## What you need to do:
Transcribe the lines of the material word for word, starting at the line that contains "At what distance" and ending with the last line of the material.

Data entries:
------------

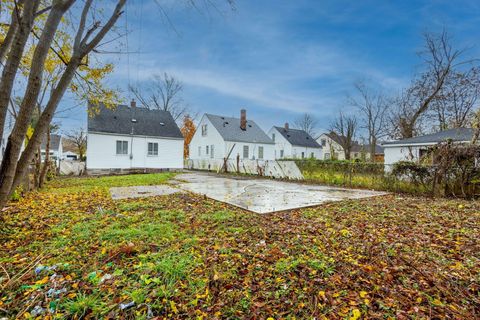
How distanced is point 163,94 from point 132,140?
13339mm

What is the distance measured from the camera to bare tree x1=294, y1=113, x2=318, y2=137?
40.7 m

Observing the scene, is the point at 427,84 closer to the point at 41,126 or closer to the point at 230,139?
the point at 230,139

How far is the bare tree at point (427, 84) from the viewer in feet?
58.4

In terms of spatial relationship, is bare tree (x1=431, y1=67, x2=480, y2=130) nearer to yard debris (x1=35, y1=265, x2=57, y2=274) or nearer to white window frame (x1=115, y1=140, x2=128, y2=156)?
yard debris (x1=35, y1=265, x2=57, y2=274)

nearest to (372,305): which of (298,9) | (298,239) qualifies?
(298,239)

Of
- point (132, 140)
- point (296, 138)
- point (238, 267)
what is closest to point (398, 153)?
point (238, 267)

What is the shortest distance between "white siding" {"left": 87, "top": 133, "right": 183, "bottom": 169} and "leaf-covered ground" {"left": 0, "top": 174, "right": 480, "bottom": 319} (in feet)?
45.1

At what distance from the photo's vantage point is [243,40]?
373 inches

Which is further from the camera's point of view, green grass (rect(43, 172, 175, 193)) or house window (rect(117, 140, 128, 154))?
house window (rect(117, 140, 128, 154))

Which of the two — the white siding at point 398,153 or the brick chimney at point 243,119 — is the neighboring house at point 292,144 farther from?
the white siding at point 398,153

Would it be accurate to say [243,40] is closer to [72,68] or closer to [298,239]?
[72,68]

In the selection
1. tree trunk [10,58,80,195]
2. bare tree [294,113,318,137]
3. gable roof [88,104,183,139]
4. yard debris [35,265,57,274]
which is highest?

------------

## Complete response:
At what distance from the photo's vantage point is [243,40]?
373 inches

Which is further from the camera's point of view, green grass (rect(43, 172, 175, 193)) or house window (rect(117, 140, 128, 154))?
house window (rect(117, 140, 128, 154))

Which of the two — the white siding at point 398,153 or the brick chimney at point 243,119 — is the neighboring house at point 292,144 farther from?
the white siding at point 398,153

Would it be accurate to say [243,40] is closer to [72,68] or closer to [298,239]?
[72,68]

In the selection
1. tree trunk [10,58,80,195]
2. bare tree [294,113,318,137]
3. gable roof [88,104,183,139]
4. yard debris [35,265,57,274]
which is highest?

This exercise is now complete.